Telle est la stratégie fascisante cachée derrière la rhétorique du président Bush, de la secrétaire d’État américaine Condoleezza Rice et du Premier ministre israélien Ehud Olmert sur la nécessité de protéger la « sécurité » d’Israël et la « souveraineté » du Liban. C’est la raison pour laquelle Rice, alors même que les corps étaient extraits des ruines fumantes de Qana, a continué, depuis Jérusalem, à rejeter les appels désespérés du gouvernement libanais pour un cessez-le-feu.
Washington et Jérusalem souhaitent poursuivre le bain de sang, et l’intensifier, jusqu’à ce que le carnage ait atteint un niveau suffisant pour faire de l’ensemble du pays un protectorat américano-israélien. Pour l’élite dirigeante, y compris les deux partis de l’impérialisme étasunien, cette entreprise criminelle n’est qu’une étape dans un projet plus large : le démantèlement des régimes syrien et iranien, par le chantage diplomatique et économique, la subversion, et la guerre.
Le but ultime est de transformer le Moyen-Orient et l’Asie centrale, avec leurs vastes gisements de pétrole et de gaz naturel, en colonie virtuelle de l’impérialisme américain, avec Israël servant de partenaire junior et de chien de garde militaire à Washington.
La frappe israélienne sur des civils sans défense, dont la plupart s’étaient réfugié à Qana pour fuir les bombardements aveugles de Tyr et d’autres villes voisines, était non seulement barbare mais extrêmement lâche. Elle a été opérée un jour après qu’Israël a retiré ses forces du bastion du Hezbollah de Bint Jbeil, où les combattants du Hezbollah, largement sous-armés, avaient surpris les Forces de défense israéliennes par leur résistance farouche et courageuse, et contraint l’armée israélienne à battre en retraite. La réponse israélienne a été d’intensifier le meurtre de civils désarmés.
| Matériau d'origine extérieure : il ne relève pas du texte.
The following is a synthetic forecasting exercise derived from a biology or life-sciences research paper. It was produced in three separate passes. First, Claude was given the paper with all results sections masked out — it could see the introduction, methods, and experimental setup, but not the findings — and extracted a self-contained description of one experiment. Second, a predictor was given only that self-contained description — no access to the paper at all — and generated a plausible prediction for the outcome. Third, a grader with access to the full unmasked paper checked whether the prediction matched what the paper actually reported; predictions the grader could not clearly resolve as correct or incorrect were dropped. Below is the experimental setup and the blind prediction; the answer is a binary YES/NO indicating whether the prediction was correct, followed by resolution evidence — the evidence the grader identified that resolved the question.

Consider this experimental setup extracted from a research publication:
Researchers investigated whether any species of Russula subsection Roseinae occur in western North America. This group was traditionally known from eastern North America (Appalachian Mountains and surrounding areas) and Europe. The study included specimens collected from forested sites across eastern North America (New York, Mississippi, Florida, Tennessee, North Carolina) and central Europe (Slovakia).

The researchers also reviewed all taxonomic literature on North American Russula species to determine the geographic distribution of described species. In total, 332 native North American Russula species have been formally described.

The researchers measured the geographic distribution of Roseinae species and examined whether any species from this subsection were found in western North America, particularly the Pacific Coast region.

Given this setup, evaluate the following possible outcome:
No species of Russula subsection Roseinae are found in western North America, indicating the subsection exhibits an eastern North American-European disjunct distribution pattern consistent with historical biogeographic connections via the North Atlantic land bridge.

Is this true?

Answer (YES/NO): YES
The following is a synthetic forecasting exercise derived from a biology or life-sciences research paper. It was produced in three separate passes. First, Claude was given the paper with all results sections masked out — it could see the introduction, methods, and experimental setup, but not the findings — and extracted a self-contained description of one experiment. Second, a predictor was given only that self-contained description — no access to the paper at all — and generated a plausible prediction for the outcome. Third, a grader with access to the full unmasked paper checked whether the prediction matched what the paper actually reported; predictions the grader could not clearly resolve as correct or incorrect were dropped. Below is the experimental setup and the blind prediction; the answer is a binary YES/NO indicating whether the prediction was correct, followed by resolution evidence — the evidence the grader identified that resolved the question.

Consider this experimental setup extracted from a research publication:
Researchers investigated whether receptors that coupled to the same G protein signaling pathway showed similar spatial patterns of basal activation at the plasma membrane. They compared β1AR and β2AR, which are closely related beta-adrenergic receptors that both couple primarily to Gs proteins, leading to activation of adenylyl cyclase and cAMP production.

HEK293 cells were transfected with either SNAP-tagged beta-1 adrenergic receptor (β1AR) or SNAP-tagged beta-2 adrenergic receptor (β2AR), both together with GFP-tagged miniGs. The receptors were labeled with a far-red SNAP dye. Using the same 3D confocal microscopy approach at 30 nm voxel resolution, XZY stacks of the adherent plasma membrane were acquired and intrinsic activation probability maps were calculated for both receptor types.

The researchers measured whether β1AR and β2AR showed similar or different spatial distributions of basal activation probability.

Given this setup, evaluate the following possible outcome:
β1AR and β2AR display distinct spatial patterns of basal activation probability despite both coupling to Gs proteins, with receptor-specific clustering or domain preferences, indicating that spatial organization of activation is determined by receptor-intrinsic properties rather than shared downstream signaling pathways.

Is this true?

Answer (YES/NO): NO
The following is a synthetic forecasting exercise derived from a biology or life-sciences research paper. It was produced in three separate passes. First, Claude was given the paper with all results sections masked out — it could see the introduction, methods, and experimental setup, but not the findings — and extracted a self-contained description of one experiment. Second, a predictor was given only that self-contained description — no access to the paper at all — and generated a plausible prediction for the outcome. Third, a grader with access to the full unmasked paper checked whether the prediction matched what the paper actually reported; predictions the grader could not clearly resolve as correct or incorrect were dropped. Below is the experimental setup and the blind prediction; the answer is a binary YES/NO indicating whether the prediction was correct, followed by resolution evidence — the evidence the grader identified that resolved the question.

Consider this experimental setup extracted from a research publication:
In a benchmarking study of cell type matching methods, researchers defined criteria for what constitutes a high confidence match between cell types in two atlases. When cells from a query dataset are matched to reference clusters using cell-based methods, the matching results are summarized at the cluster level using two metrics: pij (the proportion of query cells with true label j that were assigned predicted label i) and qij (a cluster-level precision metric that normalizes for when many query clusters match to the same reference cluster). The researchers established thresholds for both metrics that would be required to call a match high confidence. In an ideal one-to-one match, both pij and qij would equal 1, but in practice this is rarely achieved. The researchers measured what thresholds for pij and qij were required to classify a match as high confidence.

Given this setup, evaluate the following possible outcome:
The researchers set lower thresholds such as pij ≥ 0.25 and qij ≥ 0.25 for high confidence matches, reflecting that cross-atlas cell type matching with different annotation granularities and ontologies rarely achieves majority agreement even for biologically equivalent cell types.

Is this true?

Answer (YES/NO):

Les paroles et les actes d’Israël montrent clairement que la destruction des maisons de Qana fait partie d’une stratégie délibérée. Mardi dernier seulement, Israël a détruit un poste de contrôle de l’ONU dans le sud du Liban, pour obliger les observateurs de l’ONU à se retirer de la région. Et à la fin de la semaine dernière, il a été rapporté qu’un membre du cabinet de sécurité israélien avait dit : « Il faut raser les villages du sud du Liban si besoin est. L’armée israélienne est loin d’avoir gagné, et nous devons changer les règles du jeu … »
Le journal britannique, l’Observer, a publié, dimanche, un article donnant des preuves des violations israéliennes systématiques des règles internationales de la guerre. Le journal a suggéré que le but de cette politique était de dépeupler le sud du Liban.
L’Observer a écrit : « Alors que des médecins libanais annonçaient qu’un raid aérien israélien avait tué une femme et ses six enfants dans une maison dans le village sud de Nmeiriya, des diplomates occidentaux à Beyrouth ont admis qu’ils étaient « déconcertés » par la politique de ciblage israélienne. En effet des ambulances, des colonnes de réfugiés et des habitations civiles, des infrastructures et des postes de l’ONU ont été touchés, et la preuve commence à émerger que des civils ont été brûlés par du phosphore.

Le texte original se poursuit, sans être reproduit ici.